Still, based on that, you can sense that The Consultant, based on Bentley Little's 2015 novel of the same name, has the potential to be snackable TV. The eight half-hour episodes -- written by Tony Basgallop, who delivered similarly absurd thrills for Apple TV Plus' psychological horror Servant -- have all the ingredients of an addictive show. Each is packed with twists, cliff-hangers, characters nervously sneaking around an office at night and -- its greatest asset -- the joy of Christoph Waltz playing a mischievous oddball.
Regus Patoff, played by Waltz, is the titular consultant, a suit-wearing, older generation figure of unknown origin. Waltz is terrifically fun to watch as a foreigner with off-putting customs, like sniffing employees to test whether they have bad body odor. His strange inability to physically walk up stairs provides even more intrigue, if not being a metaphor for climbing the ranks of power, a struggle he always manages to overcome.
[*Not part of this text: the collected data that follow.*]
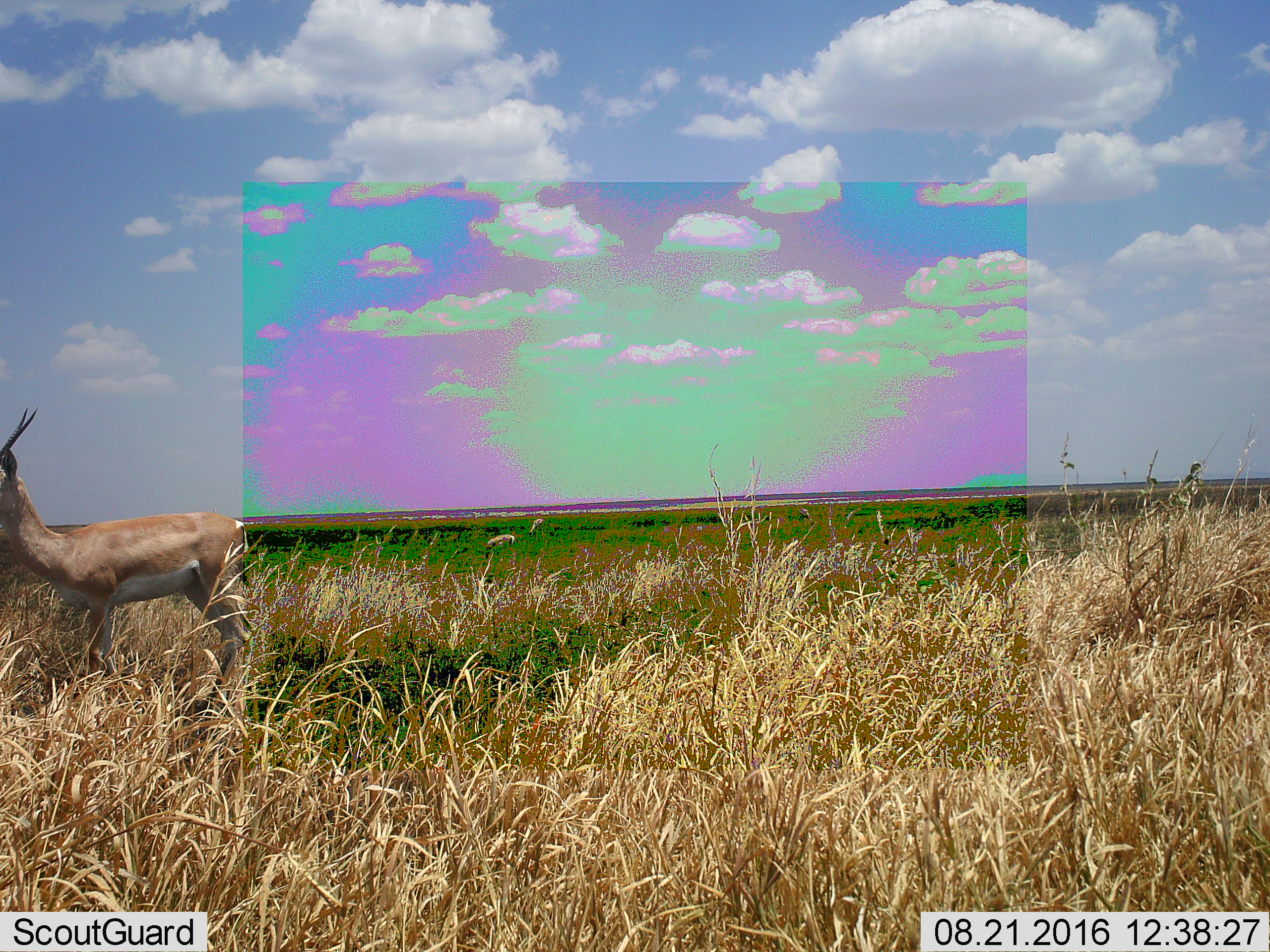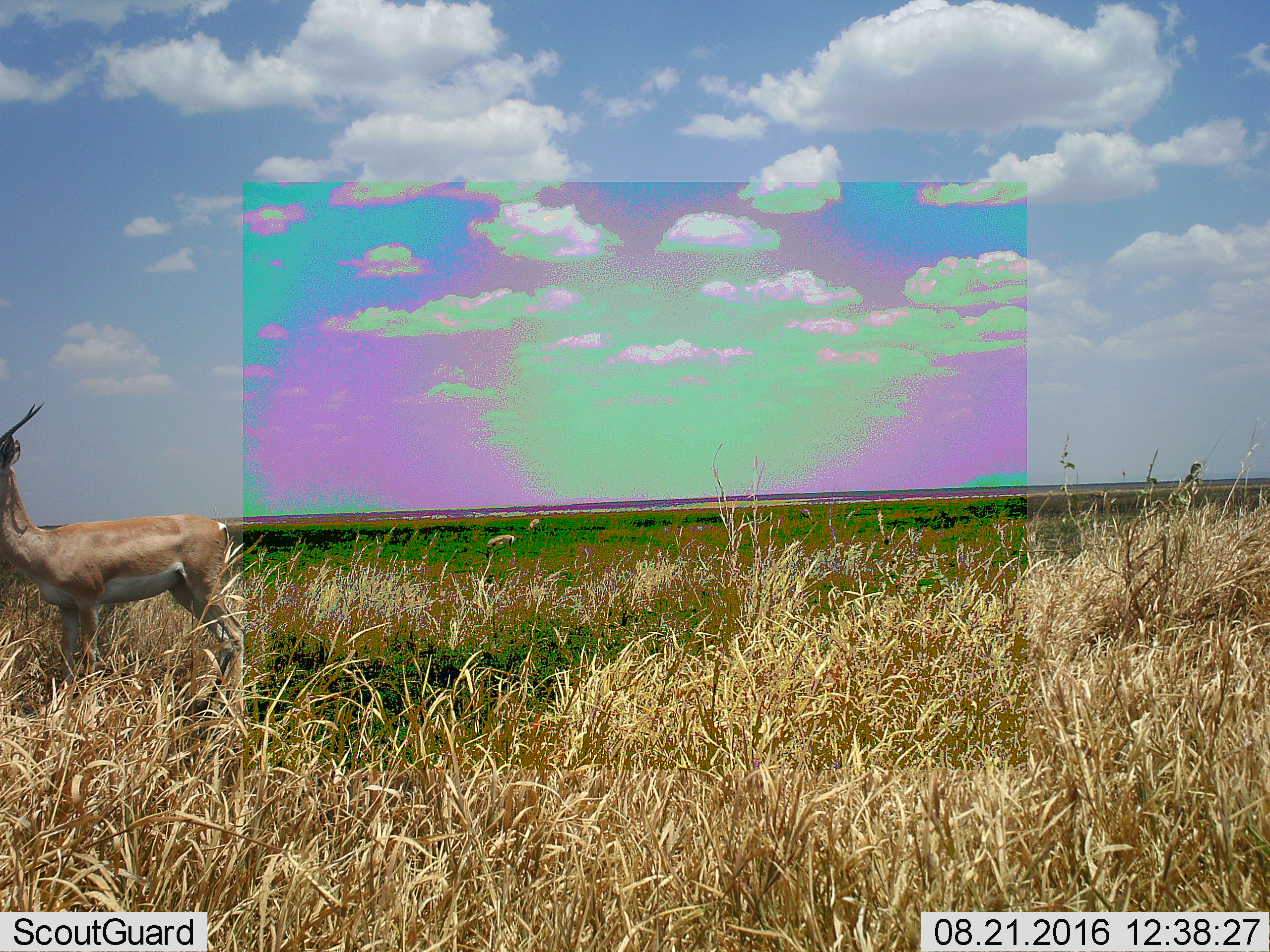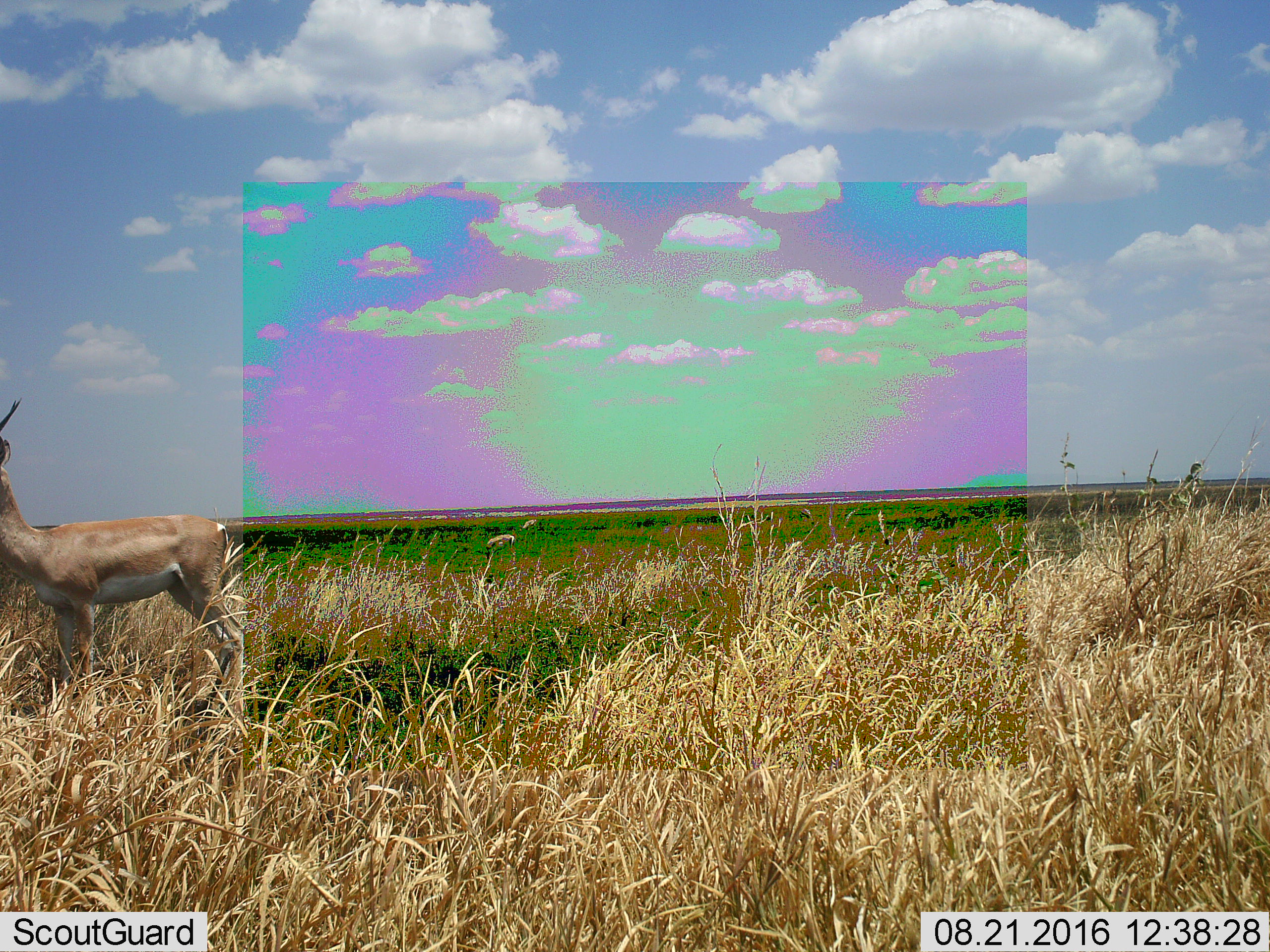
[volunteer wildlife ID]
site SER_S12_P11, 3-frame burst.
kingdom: Animalia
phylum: Chordata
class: Mammalia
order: Artiodactyla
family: Bovidae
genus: Nanger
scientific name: Nanger granti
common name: grant's gazelle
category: gazellegrants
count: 3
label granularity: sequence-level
Patoff arrives at a mobile games app development studio with the directive of improving business. The workers, including underappreciated assistant Elaine (Brittany O'Grady, who played Paula in the first season of The White Lotus) and sometimes slacker Craig (Nat Wolff), don't quite know how to handle the weird and unsettling Patoff, whose first extremely shocking decree is that no one can work from home.
Hints in the news, strange events captured in secret video camera footage, keys to hidden rooms, and traumatizing employee-boss bonding are all threads of the unraveling mystery. With few jobs going in the games industry, Elaine and Craig are trapped in Patoff's morally gray pressure cooker. They're forced to do things they wouldn't otherwise do, all in the name of getting results.
Even so, the tone of The Consultant remains light and superficial. It never pushes boundaries or reaches the squirmier territory of a black-comedy horror. It's almost an ironic untapped potential; the semi-twisted events play out without really getting under your skin. You're never psychologically unsettled or forced to think about what you'd do in the same predicament, like Severance does with its conceit about a split home and work consciousness.
The Consultant briefly touches on high concepts: There's a brief moment when Craig questions whether he and the other developers should feel responsible for kids who carry out macabre acts lifted from their video games. Very brief. These compelling questions barely impact the main Who Is Regus Patoff? storyline. While the journey to this answer is one you'll want to see out, it feels like an opportunity was missed to deliver a more impactful tale.
Really, The Consultant is a breezy thriller about how far you'd go to gain a promotion. Elaine's and Craig's arcs are wrapped up with a few nice full-circle touches, particularly one involving an escaped circus elephant. Waltz is memorable on villain duty, but once Patoff's intentions are no longer ambiguous, it's difficult to see his character inflicting more shenanigans in potential future seasons with the same appeal.
An entertaining mystery with Christoph Waltz doing his villain thing, The Consultant is easy, bingeable viewing. Sadly, the juiciest bits are sacrificed in favor of frivolous twists.
All eight episodes of The Consultant hit Prime Video on Friday.